Attached files

file filename
EX-5.1 - OPINION OF LARRY D. IRICK - WESTAR ENERGY INC /KSd353128dex51.htm
EX-1.1 - UNDERWRITING AGREEMENT, DATED AS OF MAY 14, 2012 - WESTAR ENERGY INC /KSd353128dex11.htm
EX-4.1 - FORM OF FORTY-SECOND SUPPLEMENTAL (REOPENING) INDENTURE - WESTAR ENERGY INC /KSd353128dex41.htm

 

 

UNITED STATES

SECURITIES AND EXCHANGE COMMISSION

Washington, D.C. 20549

 

 

FORM 8-K

 

 

CURRENT REPORT

Pursuant to Section 13 or 15(d) of the

Securities Exchange Act of 1934

Date of report (Date of earliest event reported): May 16, 2012 (May 14, 2012)

 

 

Westar Energy, Inc.

(Exact Name of Registrant as Specified in Charter)

 

 

 

Kansas   1-3523   48-0290150

(State or Other Jurisdiction

of Incorporation)

 

(Commission

File Number)

 

(IRS Employer

Identification No.)

818 South Kansas Avenue

Topeka, Kansas

  66612
(Address of Principal Executive Offices)   (Zip Code)

Registrant’s telephone number, including area code: (785) 575-6300

Not Applicable

(Former name or former address, if changed from last report)

 

 

Check the appropriate box below if the Form 8-K filing is intended to simultaneously satisfy the filing obligation of the registrant under any of the following provisions:

 

¨ Written communications pursuant to Rule 425 under the Securities Act (17 CFR 230.425)

 

¨ Soliciting material pursuant to Rule 14a-11 under the Exchange Act (17 CFR 240.14a-11)

 

¨ Pre-commencement communications pursuant to Rule 14d-2(b) under the Exchange Act (17 CFR 240.14d-2(b))

Task set:
[A] Answer these questions about the Westar Energy Form 8-K, one per line:
(i) What date of earliest event reported does the filing give?
(ii) What is the registrant's Commission File Number?
(iii) Which attached exhibit is dated as of May 14, 2012?
[B] Pick up the Westar Energy Form 8-K after its last line and continue it.

Excerpted data:
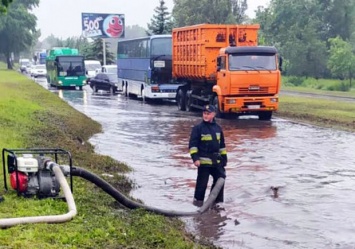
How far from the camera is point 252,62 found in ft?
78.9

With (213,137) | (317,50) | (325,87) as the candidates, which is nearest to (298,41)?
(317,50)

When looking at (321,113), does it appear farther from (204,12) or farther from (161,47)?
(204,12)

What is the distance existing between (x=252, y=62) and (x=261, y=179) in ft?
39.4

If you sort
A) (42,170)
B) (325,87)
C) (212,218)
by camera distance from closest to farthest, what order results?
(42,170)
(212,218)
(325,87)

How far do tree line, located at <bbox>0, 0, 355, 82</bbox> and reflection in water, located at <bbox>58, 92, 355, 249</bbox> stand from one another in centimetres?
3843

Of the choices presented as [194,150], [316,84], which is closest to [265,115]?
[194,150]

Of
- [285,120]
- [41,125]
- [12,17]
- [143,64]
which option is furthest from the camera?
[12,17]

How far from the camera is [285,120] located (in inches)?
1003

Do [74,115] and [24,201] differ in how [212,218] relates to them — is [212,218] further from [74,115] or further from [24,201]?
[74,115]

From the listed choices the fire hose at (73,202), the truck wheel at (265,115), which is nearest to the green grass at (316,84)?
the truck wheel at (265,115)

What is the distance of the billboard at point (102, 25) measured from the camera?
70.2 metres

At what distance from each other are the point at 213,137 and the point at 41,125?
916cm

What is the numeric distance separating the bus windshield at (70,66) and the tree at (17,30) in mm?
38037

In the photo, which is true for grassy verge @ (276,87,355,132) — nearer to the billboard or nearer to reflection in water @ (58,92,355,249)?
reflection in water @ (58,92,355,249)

Exercise responses:
[A]
(i) May 14, 2012
(ii) 1-3523
(iii) EX-1.1, the underwriting agreement

[B]
¨ Pre-commencement communications pursuant to Rule 13e-4(c) under the Exchange Act (17 CFR 240.13e-4(c))

 

 

 


Item 8.01 Other Events

Issuance of $300 million of First Mortgage Bonds

On May 17, 2012, Westar Energy, Inc. (the “Company”) expects to settle the issuance and sale of $300,000,000 in aggregate principal amount of its First Mortgage Bonds, 4.125% Series due 2042 (the “Bonds”), pursuant to an underwriting agreement dated May 14, 2012 among the Company and BNP Paribas Securities Corp., Citigroup Global Markets Inc. and J.P. Morgan Securities LLC as representatives of the several underwriters listed therein. The Bonds will be a further issuance of, and are fungible with, the $250,000,000 in aggregate principal amount of our First Mortgage Bonds, 4.125% Series due 2042 that we issued on March 1, 2012 (the “Existing Bonds”) and will form a single series with the Existing Bonds. The Bonds will have terms identical to the Existing Bonds, other than issue date and offering price, and will have the same CUSIP number as and vote together with the Existing Bonds immediately upon issuance. The Bonds are issued and secured by the Mortgage and Deed of Trust, dated as of July 1, 1939, between the Company and the Bank of New York Mellon Trust Company, N.A. (as successor to Harris Trust and Savings Bank), as trustee (the “Mortgage”), and supplemented and amended by forty-two indentures supplemental thereto (together, the “Supplemental Indentures”), and will be further supplemented and amended by a forty-second supplemental (reopening) indenture thereto (together with the Mortgage and the Supplemental Indentures, the “Amended Mortgage”), the form of which is filed as Exhibit 4.1 to this Current Report on Form 8-K.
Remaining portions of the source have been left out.